WHAT IS EXPECTED: Reproduce the whole listing, character for character.

-- START OF LISTING --

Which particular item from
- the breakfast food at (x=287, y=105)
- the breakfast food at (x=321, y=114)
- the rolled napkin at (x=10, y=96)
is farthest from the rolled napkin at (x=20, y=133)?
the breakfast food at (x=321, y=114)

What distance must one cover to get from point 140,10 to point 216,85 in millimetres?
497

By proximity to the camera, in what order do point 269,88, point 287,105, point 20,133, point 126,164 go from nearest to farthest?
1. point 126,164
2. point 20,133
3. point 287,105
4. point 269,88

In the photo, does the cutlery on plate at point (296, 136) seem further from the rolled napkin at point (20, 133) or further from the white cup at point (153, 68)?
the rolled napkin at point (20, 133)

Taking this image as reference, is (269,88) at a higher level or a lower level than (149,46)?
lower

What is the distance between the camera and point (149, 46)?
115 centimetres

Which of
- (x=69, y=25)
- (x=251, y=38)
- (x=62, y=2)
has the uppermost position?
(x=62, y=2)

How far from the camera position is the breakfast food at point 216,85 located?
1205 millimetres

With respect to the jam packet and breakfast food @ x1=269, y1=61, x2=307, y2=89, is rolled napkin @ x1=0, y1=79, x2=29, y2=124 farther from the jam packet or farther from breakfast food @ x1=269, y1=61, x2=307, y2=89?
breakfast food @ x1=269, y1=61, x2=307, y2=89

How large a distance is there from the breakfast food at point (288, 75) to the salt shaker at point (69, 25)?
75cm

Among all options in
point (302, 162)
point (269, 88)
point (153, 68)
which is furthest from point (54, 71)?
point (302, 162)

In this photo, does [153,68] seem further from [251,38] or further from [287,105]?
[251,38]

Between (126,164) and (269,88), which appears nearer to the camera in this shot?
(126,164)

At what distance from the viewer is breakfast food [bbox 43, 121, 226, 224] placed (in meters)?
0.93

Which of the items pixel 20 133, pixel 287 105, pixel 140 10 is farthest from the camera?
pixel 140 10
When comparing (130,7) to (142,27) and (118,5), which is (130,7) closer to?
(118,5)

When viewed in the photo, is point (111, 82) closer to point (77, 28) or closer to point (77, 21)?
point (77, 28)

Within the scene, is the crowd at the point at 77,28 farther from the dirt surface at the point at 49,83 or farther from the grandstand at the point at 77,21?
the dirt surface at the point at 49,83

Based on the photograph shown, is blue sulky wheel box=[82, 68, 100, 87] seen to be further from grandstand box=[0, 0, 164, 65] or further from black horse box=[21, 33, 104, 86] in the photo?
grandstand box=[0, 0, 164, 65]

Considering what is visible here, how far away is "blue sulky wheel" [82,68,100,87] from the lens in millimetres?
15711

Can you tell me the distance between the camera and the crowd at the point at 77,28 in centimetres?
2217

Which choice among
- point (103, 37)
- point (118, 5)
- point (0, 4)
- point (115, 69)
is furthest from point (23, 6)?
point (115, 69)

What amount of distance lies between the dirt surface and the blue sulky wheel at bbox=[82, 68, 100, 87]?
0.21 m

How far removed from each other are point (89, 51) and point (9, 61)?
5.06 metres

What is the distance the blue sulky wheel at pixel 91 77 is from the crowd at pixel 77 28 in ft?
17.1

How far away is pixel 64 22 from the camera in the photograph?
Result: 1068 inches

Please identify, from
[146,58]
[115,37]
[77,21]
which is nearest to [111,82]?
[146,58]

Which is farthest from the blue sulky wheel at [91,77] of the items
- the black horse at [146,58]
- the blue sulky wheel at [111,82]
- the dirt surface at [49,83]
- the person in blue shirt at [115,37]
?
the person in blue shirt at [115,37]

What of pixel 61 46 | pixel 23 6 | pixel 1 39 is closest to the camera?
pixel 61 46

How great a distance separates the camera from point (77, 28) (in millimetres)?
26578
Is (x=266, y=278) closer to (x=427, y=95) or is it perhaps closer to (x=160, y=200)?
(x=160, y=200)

-- END OF LISTING --

OUTPUT FOR THIS TASK:
Which particular item from
- the breakfast food at (x=287, y=105)
- the breakfast food at (x=321, y=114)
- the rolled napkin at (x=10, y=96)
is farthest from the rolled napkin at (x=20, y=133)?
the breakfast food at (x=321, y=114)

What distance must one cover to get from point 140,10 to point 216,85 in millimetres?
497

By proximity to the camera, in what order do point 269,88, point 287,105, point 20,133, point 126,164 go from nearest to farthest?
1. point 126,164
2. point 20,133
3. point 287,105
4. point 269,88

In the photo, does the cutlery on plate at point (296, 136) seem further from the rolled napkin at point (20, 133) or further from the white cup at point (153, 68)?
the rolled napkin at point (20, 133)

Taking this image as reference, is (269,88) at a higher level or a lower level than (149,46)?
lower

What is the distance between the camera and point (149, 46)?
115 centimetres

Which of
- (x=69, y=25)
- (x=251, y=38)
- (x=62, y=2)
has the uppermost position?
(x=62, y=2)

How far from the camera position is the breakfast food at point 216,85 located?
1205 millimetres

With respect to the jam packet and breakfast food @ x1=269, y1=61, x2=307, y2=89, is rolled napkin @ x1=0, y1=79, x2=29, y2=124 farther from the jam packet or farther from breakfast food @ x1=269, y1=61, x2=307, y2=89?
breakfast food @ x1=269, y1=61, x2=307, y2=89

How large a distance is there from the breakfast food at point (288, 75) to the salt shaker at point (69, 25)?
75cm

Among all options in
point (302, 162)
point (269, 88)
point (153, 68)
which is furthest from point (54, 71)?
point (302, 162)

In this photo, does [153,68] seem further from [251,38] or further from [287,105]?
[251,38]

Between (126,164) and (269,88), which appears nearer to the camera in this shot?
(126,164)

At what distance from the viewer is breakfast food [bbox 43, 121, 226, 224] placed (in meters)?
0.93

Which of the items pixel 20 133, pixel 287 105, pixel 140 10 is farthest from the camera?
pixel 140 10
When comparing (130,7) to (142,27) and (118,5), which is (130,7) closer to?
(118,5)

When viewed in the photo, is point (111, 82) closer to point (77, 28) or closer to point (77, 21)?
point (77, 28)

Within the scene, is the crowd at the point at 77,28 farther from the dirt surface at the point at 49,83 or farther from the grandstand at the point at 77,21?
the dirt surface at the point at 49,83

Based on the photograph shown, is blue sulky wheel box=[82, 68, 100, 87] seen to be further from grandstand box=[0, 0, 164, 65] or further from black horse box=[21, 33, 104, 86] in the photo?
grandstand box=[0, 0, 164, 65]

Considering what is visible here, how far away is "blue sulky wheel" [82,68,100,87] from the lens in millimetres?
15711

Can you tell me the distance between the camera and the crowd at the point at 77,28 in centimetres?
2217

Which choice among
- point (103, 37)
- point (118, 5)
- point (0, 4)
- point (115, 69)
is furthest from point (23, 6)?
point (115, 69)

What amount of distance lies between the dirt surface and the blue sulky wheel at bbox=[82, 68, 100, 87]?
0.21 m

How far removed from each other are point (89, 51) and point (9, 61)?
5.06 metres

What is the distance the blue sulky wheel at pixel 91 77 is from the crowd at pixel 77 28 in ft?
17.1

How far away is pixel 64 22 from the camera in the photograph?
Result: 1068 inches

Please identify, from
[146,58]
[115,37]
[77,21]
which is nearest to [111,82]?
[146,58]

Which is farthest from the blue sulky wheel at [91,77] of the items
- the black horse at [146,58]
- the blue sulky wheel at [111,82]
- the dirt surface at [49,83]
- the person in blue shirt at [115,37]
?
the person in blue shirt at [115,37]

What of pixel 61 46 | pixel 23 6 | pixel 1 39 is closest to the camera?
pixel 61 46

How great a distance separates the camera from point (77, 28) (in millimetres)?
26578
Is (x=266, y=278) closer to (x=427, y=95) or is it perhaps closer to (x=160, y=200)?
(x=160, y=200)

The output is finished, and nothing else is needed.